Em outros artigos tivemos a oportunidade de comentar sobre alguns critérios quanto às fases de projeto de levantamentos e planejamento de observações por tecnologia GNSS. No presente artigo poderei discorrer um pouco sobre o processamento das observações.

O processamento dos dados gerados pelos receptores de sinais de satélites GPS (ou GNSS) é uma fase do processo de realização de levantamentos geodésicos que requer a devida atenção. Sejam levantamentos que se destinem à construção de redes geodésicas com propósitos gerais, tal como no caso do Sistema Geodésico Brasileiro (SGB), sejam levantamentos com propósitos mais específicos, tal como uma obra de engenharia ou o georreferenciamento de imóveis, nestes casos é necessário que se tenha suficiente confiança de que a posição determinada esteja dentro da tolerância previamente definida.

No cotidiano, a comunidade de profissionais de agrimensura e cartografia faz uso dos programas denominados de “comerciais”, assim designados para distingui-los daqueles voltados para a pesquisa científica. Os primeiros são normalmente dotados de vários módulos e ferramentas com interface mais amigável, resultando em um ambiente mais simplificado devido à automatização de fases e de rotinas pré-definidas de processamento.

Análise dos dados 

Embora se tenha uma aparente sensação de facilidade, o processamento das linhas de base não deve ser tomado como uma atividade simples e automática, como o ato de operação do programa pode supor crer a um operador.

O processamento adequado requer conhecimento sobre geodésia, ajustamento vetorial e estatística. Durante os cálculos, há necessidade de alterar vários parâmetros de processamento e experimentar diferentes tipos de soluções, até que se atinja aquela que proporcione resultados adequados.

Os testes e modelos de soluções podem variar de programa para programa, mas todos apresentam os resultados das soluções associadas a testes estatísticos. Por exemplo, a solução de um vetor pode ser avaliada por um conjunto de parâmetros, sendo alguns deles:
Tipo de solução, se os valores de N (ambigüidades) foram determinados (solução fixa) ou não (solução flutuante);
Taxa da solução fixa (Ratio), obtida pela razão entre a probabilidade de acerto da melhor solução sobre a probabilidade de acerto da segunda melhor solução de ambigüidades;
A variância de referência (Reference Variance), variância a posteriori da unidade de peso do processo de ajustamento da solução).
++++++++++
-- REQUISITOS DA TAREFA --
1. No texto sobre processamento GNSS, o que significa uma solução fixa?
2. Com base no texto sobre processamento GNSS, explique por que os programas comerciais oferecem um ambiente mais simplificado.
3. Dê continuidade ao texto sobre processamento de observações GNSS a partir do ponto em que ele termina.

-- INFORMAÇÕES APRESENTADAS --
++++++++++
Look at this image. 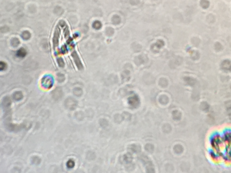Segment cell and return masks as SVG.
I'll return each mask as SVG.
<instances>
[{
    "instance_id": "8992f818",
    "label": "cell",
    "mask_w": 231,
    "mask_h": 173,
    "mask_svg": "<svg viewBox=\"0 0 231 173\" xmlns=\"http://www.w3.org/2000/svg\"><path fill=\"white\" fill-rule=\"evenodd\" d=\"M101 25H100V23L98 21H96L94 23L93 25V26L96 29H99L100 28Z\"/></svg>"
},
{
    "instance_id": "5b68a950",
    "label": "cell",
    "mask_w": 231,
    "mask_h": 173,
    "mask_svg": "<svg viewBox=\"0 0 231 173\" xmlns=\"http://www.w3.org/2000/svg\"><path fill=\"white\" fill-rule=\"evenodd\" d=\"M74 163L72 160H70L67 163V166L69 168H72L74 166Z\"/></svg>"
},
{
    "instance_id": "7a4b0ae2",
    "label": "cell",
    "mask_w": 231,
    "mask_h": 173,
    "mask_svg": "<svg viewBox=\"0 0 231 173\" xmlns=\"http://www.w3.org/2000/svg\"><path fill=\"white\" fill-rule=\"evenodd\" d=\"M222 65L224 69H229L231 68V62L228 60H225L223 61Z\"/></svg>"
},
{
    "instance_id": "3957f363",
    "label": "cell",
    "mask_w": 231,
    "mask_h": 173,
    "mask_svg": "<svg viewBox=\"0 0 231 173\" xmlns=\"http://www.w3.org/2000/svg\"><path fill=\"white\" fill-rule=\"evenodd\" d=\"M26 54V51L23 48H20V49L18 51V52H17V55L18 56H20V57H22L25 56Z\"/></svg>"
},
{
    "instance_id": "6da1fadb",
    "label": "cell",
    "mask_w": 231,
    "mask_h": 173,
    "mask_svg": "<svg viewBox=\"0 0 231 173\" xmlns=\"http://www.w3.org/2000/svg\"><path fill=\"white\" fill-rule=\"evenodd\" d=\"M73 55V57H74V59L75 61V64H76L77 66H78L79 69H82V65L81 62V61L79 59L78 56H77L76 53L75 52H74Z\"/></svg>"
},
{
    "instance_id": "277c9868",
    "label": "cell",
    "mask_w": 231,
    "mask_h": 173,
    "mask_svg": "<svg viewBox=\"0 0 231 173\" xmlns=\"http://www.w3.org/2000/svg\"><path fill=\"white\" fill-rule=\"evenodd\" d=\"M30 34L28 31H25L22 34V37L25 39H28L30 37Z\"/></svg>"
},
{
    "instance_id": "52a82bcc",
    "label": "cell",
    "mask_w": 231,
    "mask_h": 173,
    "mask_svg": "<svg viewBox=\"0 0 231 173\" xmlns=\"http://www.w3.org/2000/svg\"><path fill=\"white\" fill-rule=\"evenodd\" d=\"M0 67H1V70H4L5 69L6 67V64L4 62H1V64H0Z\"/></svg>"
}]
</instances>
++++++++++
-- RESPOSTAS ESCRITAS --
1. Significa que os valores de N (ambigüidades) foram determinados.

2. Esses programas têm vários módulos e ferramentas com interface mais amigável. O ambiente fica mais simplificado porque eles automatizam fases e rotinas pré-definidas de processamento.

3.
A boa análise da solução requer que estes parâmetros sejam avaliados em conjunto, para cada solução testada de um mesmo vetor, até que se processe uma na qual eles convirjam para valores aceitáveis. Os vetores que não obtiverem resultados adequados poderão ser eliminados ou observados novamente.

Neste ponto do processamento, tem-se apenas vetores cuja estatística das soluções nos podem indicar se o processamento foi bem sucedido ou não. Porém, ainda se desconhece os valores mais prováveis das coordenadas dos pontos observados. Observe o uso do termo desvio; não devemos dizer erro, pois não se conhece o valor verdadeiro.

Em levantamentos devidamente projetados com critérios de redundância e confiabilidade, para cada ponto, depara-se com mais de um terno de coordenadas geodésicas. Qual delas é a mais próxima ao valor verdadeiro? Houve algum efeito sistemático? Algum engano poderia estar escondido nos valores determinados pelo processamento das sessões? Os equipamentos operam ou são operados sempre de maneira eficaz, infalivelmente? Para evitar problemas, prejuízos e comprovar que os resultados atendem a determinadas especificações, faz-se necessário testar hipóteses e ajustar a rede constituída pelos vetores ou linhas de base.

Ajustamento

Conclusa, então, a fase de processamento das observações, procede-se à fase de ajustamento vetorial, de forma a obter uma análise da qualidade do conjunto de vetores e da rede propriamente dita, e avaliar a sua integração com os demais vértices do SGB.

Este processo tem objetivos de detectar erros grosseiros ou enganos, efeitos determinísticos e estimar os efeitos estocásticos. Chama-se a atenção para o fato de que o ajustamento não melhora a precisão dos dados, e sim proporciona a estimativa desta sob determinadas hipóteses e fornece o desvio mais provável das coordenadas.

Deve ser observado que o ajustamento, aqui descrito, difere de um simples cálculo e compensação de erro de fechamento (distribuição proporcional de erros). Este não proporciona a devida segurança para os resultados.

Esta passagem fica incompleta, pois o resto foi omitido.